__Your objective__: Starting at the line that contains "Is pixel 200" and stopping after the line that contains "1358 centimetres", write out every line of these entries again. Add -57 to each number in the answers, both coordinates and distances, and leave everything else unchanged.

__Recorded data__:

....

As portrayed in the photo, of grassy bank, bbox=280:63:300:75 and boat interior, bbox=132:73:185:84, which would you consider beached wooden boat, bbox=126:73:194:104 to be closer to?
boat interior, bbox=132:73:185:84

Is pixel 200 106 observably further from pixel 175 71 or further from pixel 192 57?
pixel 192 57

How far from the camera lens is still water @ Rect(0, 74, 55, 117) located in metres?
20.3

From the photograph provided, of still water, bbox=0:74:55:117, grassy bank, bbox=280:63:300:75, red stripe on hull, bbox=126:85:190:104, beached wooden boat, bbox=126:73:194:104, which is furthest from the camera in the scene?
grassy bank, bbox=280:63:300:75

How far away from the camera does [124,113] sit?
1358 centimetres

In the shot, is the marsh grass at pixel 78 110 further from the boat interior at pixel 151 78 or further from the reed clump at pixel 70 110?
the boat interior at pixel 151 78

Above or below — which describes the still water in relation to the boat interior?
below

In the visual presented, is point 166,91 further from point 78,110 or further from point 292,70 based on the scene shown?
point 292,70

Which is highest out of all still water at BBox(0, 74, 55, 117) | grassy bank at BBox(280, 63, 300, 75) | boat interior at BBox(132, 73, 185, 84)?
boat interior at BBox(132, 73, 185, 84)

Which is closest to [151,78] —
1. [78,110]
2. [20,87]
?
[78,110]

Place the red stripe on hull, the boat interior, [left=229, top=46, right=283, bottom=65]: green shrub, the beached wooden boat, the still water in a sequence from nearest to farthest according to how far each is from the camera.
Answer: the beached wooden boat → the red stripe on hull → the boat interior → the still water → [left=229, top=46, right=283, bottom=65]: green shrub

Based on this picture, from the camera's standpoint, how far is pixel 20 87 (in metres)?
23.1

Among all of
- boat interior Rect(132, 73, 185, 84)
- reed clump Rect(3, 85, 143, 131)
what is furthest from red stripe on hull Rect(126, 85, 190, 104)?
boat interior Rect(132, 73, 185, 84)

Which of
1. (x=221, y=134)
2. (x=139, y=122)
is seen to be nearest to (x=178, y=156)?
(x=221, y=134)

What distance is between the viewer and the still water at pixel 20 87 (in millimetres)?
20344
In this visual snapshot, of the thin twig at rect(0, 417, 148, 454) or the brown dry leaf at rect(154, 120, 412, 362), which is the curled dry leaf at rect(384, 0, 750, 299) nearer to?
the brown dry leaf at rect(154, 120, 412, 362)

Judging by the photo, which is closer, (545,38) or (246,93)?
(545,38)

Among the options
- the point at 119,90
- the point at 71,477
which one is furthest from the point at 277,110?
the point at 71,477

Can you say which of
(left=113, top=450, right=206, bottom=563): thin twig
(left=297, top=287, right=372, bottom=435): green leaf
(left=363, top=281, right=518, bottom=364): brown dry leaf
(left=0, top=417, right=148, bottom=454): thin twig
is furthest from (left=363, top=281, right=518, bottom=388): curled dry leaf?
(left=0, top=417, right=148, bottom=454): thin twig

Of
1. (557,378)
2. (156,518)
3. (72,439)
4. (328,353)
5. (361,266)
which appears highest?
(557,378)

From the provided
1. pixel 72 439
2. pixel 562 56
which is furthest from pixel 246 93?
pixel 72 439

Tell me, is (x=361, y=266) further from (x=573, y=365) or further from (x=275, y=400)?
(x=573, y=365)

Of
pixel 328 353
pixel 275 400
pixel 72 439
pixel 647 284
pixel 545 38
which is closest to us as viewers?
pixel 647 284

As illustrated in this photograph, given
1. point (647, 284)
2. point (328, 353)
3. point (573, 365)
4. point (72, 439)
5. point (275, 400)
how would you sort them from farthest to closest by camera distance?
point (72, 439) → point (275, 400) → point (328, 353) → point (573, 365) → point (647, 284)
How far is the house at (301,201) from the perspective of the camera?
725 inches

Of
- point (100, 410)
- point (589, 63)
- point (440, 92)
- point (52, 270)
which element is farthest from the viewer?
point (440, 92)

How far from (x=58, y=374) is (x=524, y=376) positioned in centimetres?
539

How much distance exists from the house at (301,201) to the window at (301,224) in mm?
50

....

__Response to the exercise__:
Is pixel 200 106 observably further from pixel 175 71 or further from pixel 192 57?
pixel 135 0

How far from the camera lens is still water @ Rect(0, 74, 55, 117) located in metres?
-36.7

From the photograph provided, of still water, bbox=0:74:55:117, grassy bank, bbox=280:63:300:75, red stripe on hull, bbox=126:85:190:104, beached wooden boat, bbox=126:73:194:104, which is furthest from the camera in the scene?
grassy bank, bbox=223:6:243:18

How far away from the camera does [124,113] sit?
1301 centimetres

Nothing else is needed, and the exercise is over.